For each line below that contains the string "investigated", copy that line.

_Recorded information:_
•••

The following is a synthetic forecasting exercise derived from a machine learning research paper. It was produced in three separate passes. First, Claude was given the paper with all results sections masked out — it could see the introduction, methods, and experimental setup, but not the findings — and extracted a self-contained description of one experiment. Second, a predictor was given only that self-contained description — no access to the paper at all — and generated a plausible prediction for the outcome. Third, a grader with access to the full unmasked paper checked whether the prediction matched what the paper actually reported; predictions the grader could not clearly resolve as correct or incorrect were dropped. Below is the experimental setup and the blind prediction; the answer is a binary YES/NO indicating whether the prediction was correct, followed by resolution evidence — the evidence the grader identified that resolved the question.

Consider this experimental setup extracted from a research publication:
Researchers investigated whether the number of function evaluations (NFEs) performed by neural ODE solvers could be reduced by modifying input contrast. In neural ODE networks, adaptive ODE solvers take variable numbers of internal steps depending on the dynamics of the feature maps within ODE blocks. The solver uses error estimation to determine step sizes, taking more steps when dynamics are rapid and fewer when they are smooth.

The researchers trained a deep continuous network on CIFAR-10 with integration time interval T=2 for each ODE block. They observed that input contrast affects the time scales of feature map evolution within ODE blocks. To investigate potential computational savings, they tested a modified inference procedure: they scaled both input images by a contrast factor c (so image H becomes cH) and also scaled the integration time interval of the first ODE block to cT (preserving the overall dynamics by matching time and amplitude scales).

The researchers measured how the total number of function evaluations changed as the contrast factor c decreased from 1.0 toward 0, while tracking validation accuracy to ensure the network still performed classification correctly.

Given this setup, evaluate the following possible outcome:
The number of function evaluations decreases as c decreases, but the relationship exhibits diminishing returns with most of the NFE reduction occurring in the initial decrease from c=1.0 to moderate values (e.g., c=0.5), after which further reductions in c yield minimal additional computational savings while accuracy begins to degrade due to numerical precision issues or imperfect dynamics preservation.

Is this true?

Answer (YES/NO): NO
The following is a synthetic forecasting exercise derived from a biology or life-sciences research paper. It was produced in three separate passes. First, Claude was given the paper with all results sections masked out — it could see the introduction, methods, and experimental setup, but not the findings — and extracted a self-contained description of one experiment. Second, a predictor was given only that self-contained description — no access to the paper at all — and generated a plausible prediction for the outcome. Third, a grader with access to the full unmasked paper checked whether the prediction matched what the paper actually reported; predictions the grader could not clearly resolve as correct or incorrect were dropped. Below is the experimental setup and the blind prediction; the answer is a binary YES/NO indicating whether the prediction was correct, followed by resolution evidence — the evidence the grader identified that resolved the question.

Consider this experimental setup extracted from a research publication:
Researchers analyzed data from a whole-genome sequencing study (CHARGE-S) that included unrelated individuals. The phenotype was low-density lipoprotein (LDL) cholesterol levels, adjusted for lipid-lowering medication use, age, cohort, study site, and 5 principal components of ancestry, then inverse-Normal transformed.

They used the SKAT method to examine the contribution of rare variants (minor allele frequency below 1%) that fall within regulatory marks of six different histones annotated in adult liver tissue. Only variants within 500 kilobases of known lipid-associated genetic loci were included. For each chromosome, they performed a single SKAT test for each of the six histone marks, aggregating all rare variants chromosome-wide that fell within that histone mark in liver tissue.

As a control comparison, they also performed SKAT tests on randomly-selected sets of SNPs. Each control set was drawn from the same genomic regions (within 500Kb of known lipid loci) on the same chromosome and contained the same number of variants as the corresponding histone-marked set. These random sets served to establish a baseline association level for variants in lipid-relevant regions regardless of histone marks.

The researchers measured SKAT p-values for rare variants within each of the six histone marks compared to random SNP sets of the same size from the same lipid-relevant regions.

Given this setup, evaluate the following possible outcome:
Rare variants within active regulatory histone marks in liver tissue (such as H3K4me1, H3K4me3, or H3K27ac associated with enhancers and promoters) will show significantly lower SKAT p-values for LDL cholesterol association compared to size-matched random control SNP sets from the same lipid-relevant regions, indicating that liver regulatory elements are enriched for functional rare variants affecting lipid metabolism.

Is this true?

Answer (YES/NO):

•••

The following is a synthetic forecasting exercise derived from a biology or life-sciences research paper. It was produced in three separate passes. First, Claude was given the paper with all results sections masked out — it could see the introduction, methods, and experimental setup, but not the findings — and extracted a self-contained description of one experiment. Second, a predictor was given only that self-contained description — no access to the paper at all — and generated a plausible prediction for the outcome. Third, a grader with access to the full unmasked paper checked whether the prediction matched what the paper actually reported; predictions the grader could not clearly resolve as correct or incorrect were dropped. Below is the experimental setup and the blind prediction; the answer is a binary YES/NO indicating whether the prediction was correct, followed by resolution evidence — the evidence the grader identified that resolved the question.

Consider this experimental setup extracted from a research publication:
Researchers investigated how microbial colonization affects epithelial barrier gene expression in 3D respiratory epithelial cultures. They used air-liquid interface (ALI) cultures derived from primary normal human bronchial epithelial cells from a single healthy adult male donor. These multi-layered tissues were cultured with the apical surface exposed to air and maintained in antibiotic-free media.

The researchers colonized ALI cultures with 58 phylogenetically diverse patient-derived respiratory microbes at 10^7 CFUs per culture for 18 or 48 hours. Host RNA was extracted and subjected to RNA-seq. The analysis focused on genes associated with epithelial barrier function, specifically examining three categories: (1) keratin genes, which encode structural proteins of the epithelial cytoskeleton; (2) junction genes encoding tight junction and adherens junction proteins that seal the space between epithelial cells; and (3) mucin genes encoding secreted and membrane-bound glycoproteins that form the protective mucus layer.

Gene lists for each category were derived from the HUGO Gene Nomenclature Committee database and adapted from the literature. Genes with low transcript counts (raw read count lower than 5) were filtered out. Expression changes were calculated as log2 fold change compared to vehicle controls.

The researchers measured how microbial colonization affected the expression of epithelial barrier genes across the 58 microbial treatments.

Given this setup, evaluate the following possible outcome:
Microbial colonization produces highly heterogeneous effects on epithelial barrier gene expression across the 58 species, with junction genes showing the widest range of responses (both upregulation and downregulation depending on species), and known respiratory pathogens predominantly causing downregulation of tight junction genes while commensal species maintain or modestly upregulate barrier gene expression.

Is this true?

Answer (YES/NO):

•••

_Worked solution:_
Researchers investigated whether the number of function evaluations (NFEs) performed by neural ODE solvers could be reduced by modifying input contrast. In neural ODE networks, adaptive ODE solvers take variable numbers of internal steps depending on the dynamics of the feature maps within ODE blocks. The solver uses error estimation to determine step sizes, taking more steps when dynamics are rapid and fewer when they are smooth.
Researchers investigated how microbial colonization affects epithelial barrier gene expression in 3D respiratory epithelial cultures. They used air-liquid interface (ALI) cultures derived from primary normal human bronchial epithelial cells from a single healthy adult male donor. These multi-layered tissues were cultured with the apical surface exposed to air and maintained in antibiotic-free media.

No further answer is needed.